Fri | Jul 30, 2021
ADVISORY COLUMN: PERSONAL FINANCIAL ADVISER

Oran Hall | Life insurance an important element of personal financial planning

Published:Sunday | June 13, 2021 | 12:08 AM

If we see personal financial planning as the process of planning to achieve our goals in the various stages of our lives and how to negotiate the barriers that inevitably arise in the course of pursuing those goals, it is clear that risk management must be a key element of it.

Insurance is a major risk management tool, and although there are several types of insurance, we will focus on life insurance, of which there are several types.

Term insurance is often described as temporary insurance purchased for a specific length of time. The insurance company pays a death benefit to the beneficiary if the insured dies as long as the policy is in force, meaning that all premiums have been paid. Premiums are generally low, and there are several kinds of term insurance policies.

Term policies offer coverage only and thus have no cash value or investment value. Because they are for a set term, if the policy is renewed or extended when the term of the policy is arrived at, the premium is increased because of the higher age of the insured person.

Whole life insurance is intended to be in force for the whole of the insured’s life. The traditional ones guarantee a death benefit and cash value. There are times when the cash value is determined on the basis of a formula linked to the yield of a financial instrument to make it more competitive.

Because the policy is permanent, it ensures future insurability, and premiums are fixed for the life of the policy. The death benefit is guaranteed, but benefits in excess of the sum assured may be paid where there is a provision for the investment value of the policy to be added to the sum assured.

This is relatively expensive insurance, however, and cash values may only be accessed by surrendering the policy or borrowing against them.

A universal life policy is a permanent contract. Premiums are divided into two basic portions: one covers the mortality or death benefit and the other goes into an investment fund.

The mortality portion, in practice, functions as a renewable term policy so that that portion of the premium increases with the age of the insured even though the total premium remains unchanged. If the premium is not able to cover the mortality charge, the shortfall is taken from the investment portion of the policy.

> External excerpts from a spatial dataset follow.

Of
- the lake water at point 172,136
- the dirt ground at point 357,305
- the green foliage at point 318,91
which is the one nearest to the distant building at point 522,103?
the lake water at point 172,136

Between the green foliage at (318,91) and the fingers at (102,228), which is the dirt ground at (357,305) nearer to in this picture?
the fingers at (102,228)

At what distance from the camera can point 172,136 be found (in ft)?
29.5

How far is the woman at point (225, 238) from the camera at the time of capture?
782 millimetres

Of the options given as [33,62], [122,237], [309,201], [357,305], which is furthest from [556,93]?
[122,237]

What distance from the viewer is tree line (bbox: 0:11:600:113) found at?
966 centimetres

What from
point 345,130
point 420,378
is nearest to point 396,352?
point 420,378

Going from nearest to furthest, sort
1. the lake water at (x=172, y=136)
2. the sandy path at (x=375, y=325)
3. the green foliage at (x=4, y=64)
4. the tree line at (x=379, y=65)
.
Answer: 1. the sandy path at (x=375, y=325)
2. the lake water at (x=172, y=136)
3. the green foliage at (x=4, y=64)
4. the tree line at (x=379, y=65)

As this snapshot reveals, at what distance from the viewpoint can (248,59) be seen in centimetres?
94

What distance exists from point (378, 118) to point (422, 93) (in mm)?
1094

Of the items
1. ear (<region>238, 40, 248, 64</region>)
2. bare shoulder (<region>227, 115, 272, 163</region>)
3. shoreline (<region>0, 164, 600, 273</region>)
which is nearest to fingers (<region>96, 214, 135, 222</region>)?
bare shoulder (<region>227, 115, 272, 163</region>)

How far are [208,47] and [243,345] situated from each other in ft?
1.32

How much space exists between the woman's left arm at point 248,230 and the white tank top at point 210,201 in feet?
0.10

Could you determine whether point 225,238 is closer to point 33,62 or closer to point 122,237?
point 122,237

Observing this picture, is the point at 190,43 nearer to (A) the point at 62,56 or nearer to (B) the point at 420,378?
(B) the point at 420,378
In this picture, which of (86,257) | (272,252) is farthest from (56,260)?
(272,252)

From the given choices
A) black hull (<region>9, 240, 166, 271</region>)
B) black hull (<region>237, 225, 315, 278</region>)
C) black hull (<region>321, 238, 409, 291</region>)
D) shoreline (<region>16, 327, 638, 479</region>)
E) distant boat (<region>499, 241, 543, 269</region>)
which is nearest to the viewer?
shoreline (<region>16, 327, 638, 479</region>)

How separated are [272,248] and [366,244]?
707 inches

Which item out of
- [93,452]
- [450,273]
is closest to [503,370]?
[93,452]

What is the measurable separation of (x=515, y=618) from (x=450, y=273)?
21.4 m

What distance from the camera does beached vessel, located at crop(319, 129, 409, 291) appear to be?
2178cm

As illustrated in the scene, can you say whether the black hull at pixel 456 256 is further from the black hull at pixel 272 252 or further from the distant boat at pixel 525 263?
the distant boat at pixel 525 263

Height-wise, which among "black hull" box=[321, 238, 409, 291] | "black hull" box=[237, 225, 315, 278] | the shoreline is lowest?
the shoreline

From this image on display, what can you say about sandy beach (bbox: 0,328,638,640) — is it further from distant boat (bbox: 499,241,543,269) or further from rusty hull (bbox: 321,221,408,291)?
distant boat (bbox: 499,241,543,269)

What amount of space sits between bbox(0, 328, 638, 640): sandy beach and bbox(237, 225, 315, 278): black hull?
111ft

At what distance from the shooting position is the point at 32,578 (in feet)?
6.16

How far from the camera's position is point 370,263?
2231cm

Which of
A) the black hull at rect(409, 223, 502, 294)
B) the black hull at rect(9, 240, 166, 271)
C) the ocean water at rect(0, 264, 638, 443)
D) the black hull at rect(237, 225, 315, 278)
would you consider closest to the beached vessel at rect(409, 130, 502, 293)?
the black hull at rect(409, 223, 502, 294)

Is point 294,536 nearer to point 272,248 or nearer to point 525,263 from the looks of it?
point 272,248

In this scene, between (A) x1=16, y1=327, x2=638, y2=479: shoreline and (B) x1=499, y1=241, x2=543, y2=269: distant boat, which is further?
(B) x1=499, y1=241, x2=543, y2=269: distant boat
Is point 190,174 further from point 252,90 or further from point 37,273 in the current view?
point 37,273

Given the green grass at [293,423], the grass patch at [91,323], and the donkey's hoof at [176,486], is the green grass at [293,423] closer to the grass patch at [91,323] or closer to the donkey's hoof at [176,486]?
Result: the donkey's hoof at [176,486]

Future insurability is assured because the universal life policy is permanent insurance. Premiums tend to be lower than for other forms of permanent insurance. Lump deposits may be made to the investment fund, and death benefits and premiums may be increased or reduced.

Investment units may be surrendered for cash at current unit values. Although this is useful for providing short-term liquidity, it generally erodes the long-term investment value and thus the death benefit of the policy.

A major downside of such policies is that fluctuations in the cost of pure insurance and administration may seriously impair the growth of the investment fund.

Life insurance is beneficial in that it creates an immediate estate. Claims are payable on an insurance policy even if the insured dies a short time after the policy comes into force. In cases in which estate is designated as the beneficiary, individuals named in the will as beneficiaries receive their payment upon the completion of the process of probate. To avoid complications, the insured should make a will if estate has been designated as the beneficiary.

Proceeds from a life insurance policy are paid quickest when there is a named beneficiary. The liquidity that this provides can facilitate the prompt settlement of the estate of the deceased considering that certain expenses are incurred in the settling of the estate.

Insurance proceeds also allow people who used to be dependants of the deceased to continue their lives as the proceeds serve as a replacement of the income of the insured. Thus, the living expenses of the family can continue to be met and the education of children, for example, can continue uninterrupted.

Life insurance is also a good tax-planning tool as death benefits and the cash values and investment values generated are not subject to tax, and, if the business of the deceased is properly organised, funds should be available to cover expenses such as funeral expenses, mortgages and other debts.

Life insurance is a reliable means for a family to realise its goals when the main bread winner dies, more so prematurely, as it can provide a lump sum to meet its needs – if the coverage is adequate. It may also provide funds to meet any financial obligations left by the deceased, thereby leaving a larger estate for the beneficiaries.